You are viewing a plain text version of this content. The canonical link for it is here.
Posted to user@cassandra.apache.org by William Saar <Wi...@king.com> on 2015/01/12 11:47:16 UTC

Growing SSTable count as Cassandra does not saturate the disk I/O

Hi,
We are running a test with Cassandra 2.1.2 on Fusion I/O drives where we load about 2 billion rows of data during a few hours each night onto a 6-node cluster, but compactions that run 24/7 don't seem to be keeping up as the number of SSTables keep growing and our disks seem way underutilized. We are getting write throughputs during compactions of 300 - 500 kB/sec while other non-Cassandra servers with the same hardware have continuous write loads of 25 MB/sec.

We were initially running with Leveled compaction with compaction throughput set to 0 and tested the leveled compaction with 2, 8 and 16 concurrent compactors. We  have just switched to size-tiered compaction (but the disk utilization does not seem to increase. Anyone have any idea on how to increase Cassandra's disk utilization for compaction?

Thanks,
William


Re: Growing SSTable count as Cassandra does not saturate the disk I/O

Posted by Eric Stevens <mi...@gmail.com>.
> Is size-tiered compaction easier on the CPU than leveled compaction?


I don't think so.  It's easier on I/O though, so if you're not I/O bound,
that probably makes you more likely to become CPU bound.

Have you looked at nodetool setcompactionthroughput?

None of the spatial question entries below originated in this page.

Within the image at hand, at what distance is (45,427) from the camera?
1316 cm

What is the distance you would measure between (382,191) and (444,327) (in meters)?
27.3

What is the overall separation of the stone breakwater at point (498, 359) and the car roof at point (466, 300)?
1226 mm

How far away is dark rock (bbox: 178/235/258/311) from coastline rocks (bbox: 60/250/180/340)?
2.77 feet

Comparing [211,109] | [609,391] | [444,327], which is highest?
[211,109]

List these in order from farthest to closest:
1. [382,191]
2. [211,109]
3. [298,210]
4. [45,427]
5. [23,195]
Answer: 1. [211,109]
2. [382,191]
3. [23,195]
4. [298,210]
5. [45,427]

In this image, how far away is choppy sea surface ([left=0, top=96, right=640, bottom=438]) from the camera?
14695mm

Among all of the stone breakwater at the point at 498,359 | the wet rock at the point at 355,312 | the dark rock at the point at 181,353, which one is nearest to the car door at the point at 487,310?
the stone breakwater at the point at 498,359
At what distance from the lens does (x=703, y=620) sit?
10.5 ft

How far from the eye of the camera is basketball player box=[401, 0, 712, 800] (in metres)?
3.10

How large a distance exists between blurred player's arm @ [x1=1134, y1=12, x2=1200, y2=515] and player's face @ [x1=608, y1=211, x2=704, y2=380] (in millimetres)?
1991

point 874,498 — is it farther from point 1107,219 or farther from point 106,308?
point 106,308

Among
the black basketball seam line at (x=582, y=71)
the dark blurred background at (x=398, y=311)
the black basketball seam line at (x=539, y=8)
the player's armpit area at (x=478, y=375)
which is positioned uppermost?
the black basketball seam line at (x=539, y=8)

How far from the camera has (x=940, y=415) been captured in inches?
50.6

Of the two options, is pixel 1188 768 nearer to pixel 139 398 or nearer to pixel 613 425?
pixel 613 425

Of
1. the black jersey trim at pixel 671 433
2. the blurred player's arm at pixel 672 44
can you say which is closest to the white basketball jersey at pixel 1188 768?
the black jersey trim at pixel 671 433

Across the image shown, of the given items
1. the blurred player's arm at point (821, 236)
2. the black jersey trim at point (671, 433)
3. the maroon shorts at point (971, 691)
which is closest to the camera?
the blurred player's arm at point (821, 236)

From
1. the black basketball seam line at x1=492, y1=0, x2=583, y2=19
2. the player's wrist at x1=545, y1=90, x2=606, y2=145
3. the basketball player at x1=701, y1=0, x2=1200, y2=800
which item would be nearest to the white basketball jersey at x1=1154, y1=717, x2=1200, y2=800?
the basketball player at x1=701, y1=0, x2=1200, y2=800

On Tue, Jan 13, 2015 at 4:01 AM, William Saar <Wi...@king.com> wrote:

>  Hi,
>
> Thanks for the reply. Yes, we are definitely CPU bound and disabling
> compression increases IO utilization a lot. However, the compactions still
> do not utilize the IO capacity of the machines while spiking the CPU
> (increasing the number of concurrent compactors do not seem to help). Oddly
> enough, one node has just 160 SSTables while the rest are at 500-600
> tables.
>
>
>
> Is size-tiered compaction easier on the CPU than leveled compaction?
>
>
>
> Thanks,
>
> William
>
>
>
>
>
> *From:* Eric Stevens [mailto:mightye@gmail.com]
> *Sent:* den 12 januari 2015 14:51
> *To:* user@cassandra.apache.org
> *Subject:* Re: Growing SSTable count as Cassandra does not saturate the
> disk I/O
>
>
>
> Are you using compression on the sstables?  If so, possibly you're CPU
> bound instead of disk bound.
>
>
>
> On Mon, Jan 12, 2015 at 3:47 AM, William Saar <Wi...@king.com>
> wrote:
>
> Hi,
>
> We are running a test with Cassandra 2.1.2 on Fusion I/O drives where we
> load about 2 billion rows of data during a few hours each night onto a
> 6-node cluster, but compactions that run 24/7 don’t seem to be keeping up
> as the number of SSTables keep growing and our disks seem way
> underutilized. We are getting write throughputs during compactions of 300 –
> 500 kB/sec while other non-Cassandra servers with the same hardware have
> continuous write loads of 25 MB/sec.
>
>
>
> We were initially running with Leveled compaction with compaction
> throughput set to 0 and tested the leveled compaction with 2, 8 and 16
> concurrent compactors. We  have just switched to size-tiered compaction
> (but the disk utilization does not seem to increase. Anyone have any idea
> on how to increase Cassandra’s disk utilization for compaction?
>
>
>
> Thanks,
>
> William
>
>
>
>
>

RE: Growing SSTable count as Cassandra does not saturate the disk I/O

Posted by William Saar <Wi...@king.com>.
Hi,
Thanks for the reply. Yes, we are definitely CPU bound and disabling compression increases IO utilization a lot. However, the compactions still do not utilize the IO capacity of the machines while spiking the CPU (increasing the number of concurrent compactors do not seem to help). Oddly enough, one node has just 160 SSTables while the rest are at 500-600 tables.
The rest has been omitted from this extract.